診療支援
治療

先天白内障
congenital cataract
野々部典枝
(名古屋大学医学部附属病院総合周産期母子医療センター)

●病態

・水晶体に混濁があるものを白内障という.小児期に生じる白内障全体を小児白内障とよび,生直後に白内障が存在している場合を先天白内障,それ以後に進行してくる白内障を発達白内障とする.

・原因を特定できないことも多いが,遺伝的素因,代謝異常〔ホモシスチン尿症,ガラクトース血症,Lowe(ロウ)症候群,Alport(アルポート)症候群など〕,染色体異常〔Down(ダウン)症候群など〕,胎内感染(風疹,トキソプラズマ,ヘルペス・サイトメガロウイルスなど)などの全身疾患に伴って生じる場合があり,小児白内障を診たときには全身疾患のスクリーニングが必要である.小角膜,小眼球,第一次硝子体過形成遺残,虹彩低形成などの眼疾患を合併していることもある.

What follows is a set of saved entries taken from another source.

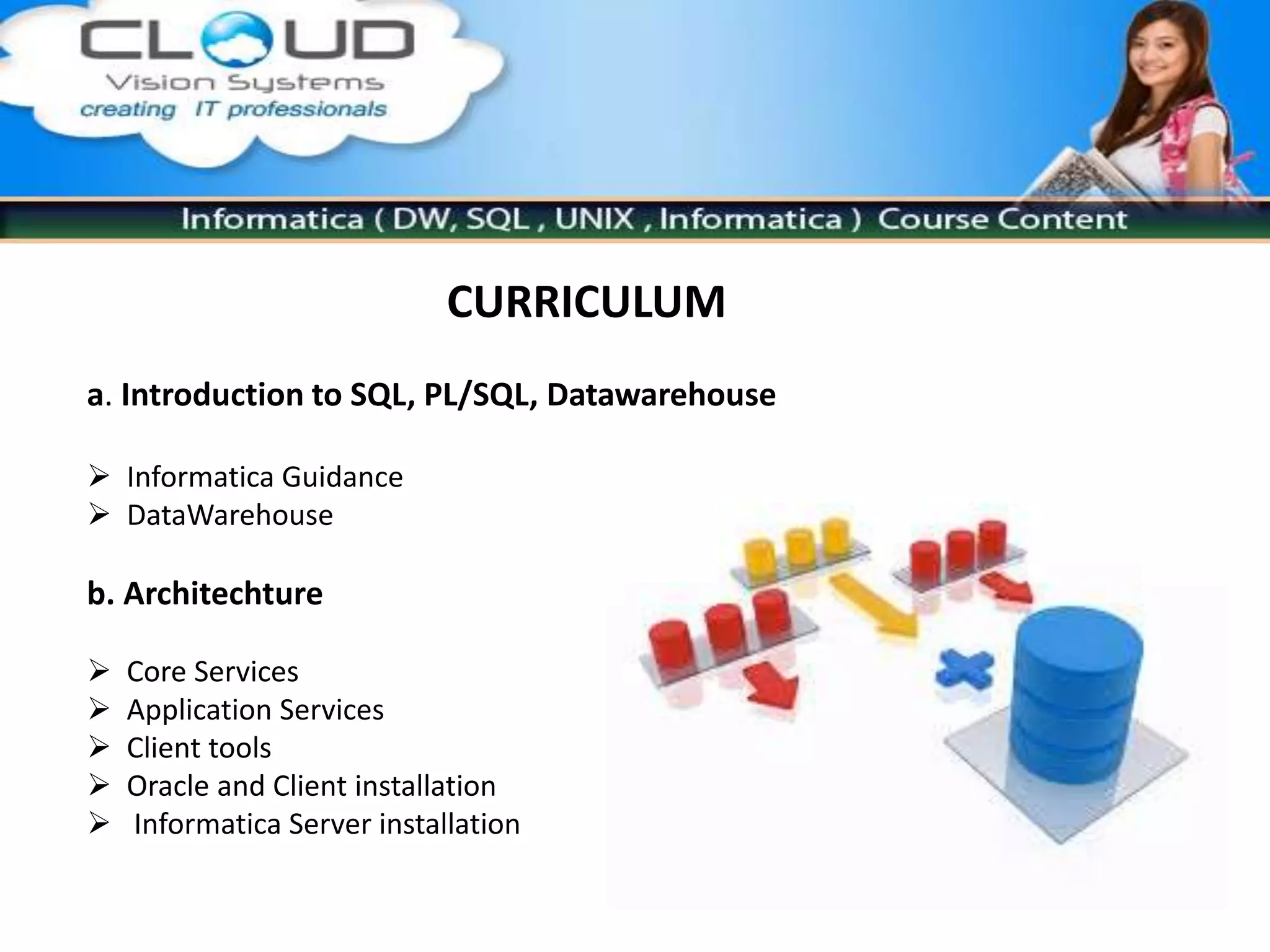 CLOUD
Vision Systems
creating IT professionals

Informatica ( DW, SQL , UNIX , Informatica ) Course Content

CURRICULUM

a. Introduction to SQL, PL/SQL, Datawarehouse

➢ Informatica Guidance
➢ DataWarehouse

b. Architechture

➢ Core Services
➢ Application Services
➢ Client tools
➢ Oracle and Client installation
➢ Informatica Server installation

・混濁の程度が強いと,視覚刺激が遮断され弱視を引き起こすため,早急な治療が必要である.遺伝歴や全身疾患のある場合を除くと,眼振・視線が定まらない(両眼性),斜視(片眼性),瞳孔内が白いなどで発見されることが多い.片眼性では視力障害を訴えず発見が遅れがちになるため,健診での視力検査,屈折検査は重要である.

●治療方針

 まずは眼科を早急に受診させ,小児眼科手術に対応できる施設への連携を急ぐ.白色瞳孔の場合は,白内障のみでなくほかの後眼部疾患を合併している可能性があるため,正確な診断を急ぐ必要がある.重篤な後眼部疾患を伴う場合には,術後の視機能獲得が期待できないため,手術適応とならない場合もある.

A.手術

 片眼の場合は生後6週以内,両眼の場合は生後10~12週までに手術を行うことが望ましいとされている.手術や全身麻酔に伴うリスク,術後合併症の長期管理の必要性を家族に十分説明して手術適応を決める.また混濁の程度が軽く,かつ左右差がない場合などは,頻繁に視力検査を行いながら経過観察する例もある.